Ungebremst aufgefahren: Hoher Sachschaden
Der Unfall ereignete sich gegen 05:05 Uhr am Donnerstagmorgen auf dem Streckenabschnitt zwischen den Anschlussstellen Vechta und Cloppenburg in Fahrtrichtung Hamburg. Der 45-jährige Fahrer aus Mönchengladbach war dort mit seinem Kleintransporter unterwegs, als er mit einem vorausfahrenden Sattelzug kollidierte. An dessen Steuer saß ein 51-jähriger Mann aus Hagen. Nach derzeitigem Ermittlungsstand der Polizei erfolgte der Aufprall völlig ungebremst.

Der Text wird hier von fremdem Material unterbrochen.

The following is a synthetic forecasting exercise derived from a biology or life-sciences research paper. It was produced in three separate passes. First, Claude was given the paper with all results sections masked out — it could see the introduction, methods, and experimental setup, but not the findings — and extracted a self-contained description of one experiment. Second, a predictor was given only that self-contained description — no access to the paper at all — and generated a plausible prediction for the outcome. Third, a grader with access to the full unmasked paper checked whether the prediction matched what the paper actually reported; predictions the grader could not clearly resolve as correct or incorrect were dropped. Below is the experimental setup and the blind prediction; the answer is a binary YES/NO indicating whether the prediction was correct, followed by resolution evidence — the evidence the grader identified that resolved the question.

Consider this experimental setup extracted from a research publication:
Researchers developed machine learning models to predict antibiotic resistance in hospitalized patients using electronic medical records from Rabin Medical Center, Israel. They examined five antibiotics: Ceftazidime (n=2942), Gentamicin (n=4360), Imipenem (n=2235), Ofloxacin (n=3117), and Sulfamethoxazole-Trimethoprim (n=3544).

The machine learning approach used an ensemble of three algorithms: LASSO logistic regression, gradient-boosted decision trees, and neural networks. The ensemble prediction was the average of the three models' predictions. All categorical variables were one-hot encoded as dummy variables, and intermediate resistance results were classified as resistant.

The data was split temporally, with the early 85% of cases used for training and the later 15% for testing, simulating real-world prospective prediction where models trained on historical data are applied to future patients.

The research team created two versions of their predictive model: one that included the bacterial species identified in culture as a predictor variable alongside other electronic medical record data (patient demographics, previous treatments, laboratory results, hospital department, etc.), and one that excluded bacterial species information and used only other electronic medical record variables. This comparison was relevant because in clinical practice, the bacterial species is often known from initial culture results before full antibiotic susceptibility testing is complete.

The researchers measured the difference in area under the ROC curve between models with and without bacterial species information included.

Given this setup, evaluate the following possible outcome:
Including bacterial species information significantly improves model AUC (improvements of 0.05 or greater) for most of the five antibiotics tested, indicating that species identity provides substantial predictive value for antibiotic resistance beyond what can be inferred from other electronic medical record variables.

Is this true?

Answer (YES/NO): YES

Trotz der erheblichen Wucht des Zusammenstoßes hatte der Gladbacher Glück im Unglück. Er zog sich lediglich leichte Verletzungen zu und verzichtete nach dem Vorfall ausdrücklich auf eine medizinische Behandlung vor Ort.
Zeugen äußern schweren Verdacht
Der entstandene Sachschaden ist hingegen beträchtlich. Die Front des Kleintransporters wurde so schwer beschädigt, dass das Fahrzeug nicht mehr fahrbereit war und abtransportiert werden musste. Die Polizei schätzt den Schaden am Transporter auf mindestens 10.000 Euro. Am Sattelanhänger des 51-Jährigen entstanden weitere Schäden in Höhe von rund 5.000 Euro.
Warum der Fahrer aus Mönchengladbach den vor ihm fahrenden Lastwagen übersah, ist nun Gegenstand der laufenden Ermittlungen. Bisherige Zeugenberichte belasten den 45-Jährigen schwer: Er soll während der Fahrt auf der A1 eingeschlafen sein. Die Beamten prüfen diesen Verdacht auf Sekundenschlaf intensiv und leiteten entsprechende strafrechtliche Schritte ein.